Решебник по геометрии 9 класс Мерзляк Задание 104

\[Схематический\ рисунок.\]

\[Дано:\]

\[\mathrm{\Delta}ABC;\]

\[AD - биссектриса\ \angle A.\]

\[Доказать:\]

\[\frac{\text{BD}}{\text{AB}} = \frac{\text{CD}}{\text{AC}}.\]

\[Доказательство.\]

\[1)\ В\ \mathrm{\Delta}ABC:\]

\[\angle BAD = \angle CAD = \frac{1}{2}\angle A.\]

\[2)\ В\ \mathrm{\Delta}ABD:\]

\[\angle CDA = 180{^\circ} - \angle BDA;\]

\[\sin{\angle CDA} = \sin{\angle BDA}.\]

\[\frac{\text{AB}}{\sin{\angle BDA}} = \frac{\text{BD}}{\sin{\angle BAD}}\]
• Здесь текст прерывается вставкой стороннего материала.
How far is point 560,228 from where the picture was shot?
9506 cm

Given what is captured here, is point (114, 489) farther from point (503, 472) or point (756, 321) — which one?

\[\frac{\text{BD}}{\text{AB}} = \frac{\sin{\angle BAD}}{\sin{\angle BDA}} = \frac{\sin\left( \frac{1}{2}\angle A \right)}{\sin{\angle BDA}}.\]

\[3)\ В\ \mathrm{\Delta}ACD:\]

\[\frac{\text{AC}}{\sin{\angle CDA}} = \frac{\text{CD}}{\sin{\angle CAD}}\]

\[\frac{\text{CD}}{\text{AC}} = \frac{\sin{\angle CAD}}{\sin{\angle CDA}} = \frac{\sin\left( \frac{1}{2}\angle A \right)}{\sin{\angle BDA}}\]

\[CD\ :AC = BD\ :AB.\]

\[Что\ и\ требовалось\ доказать.\]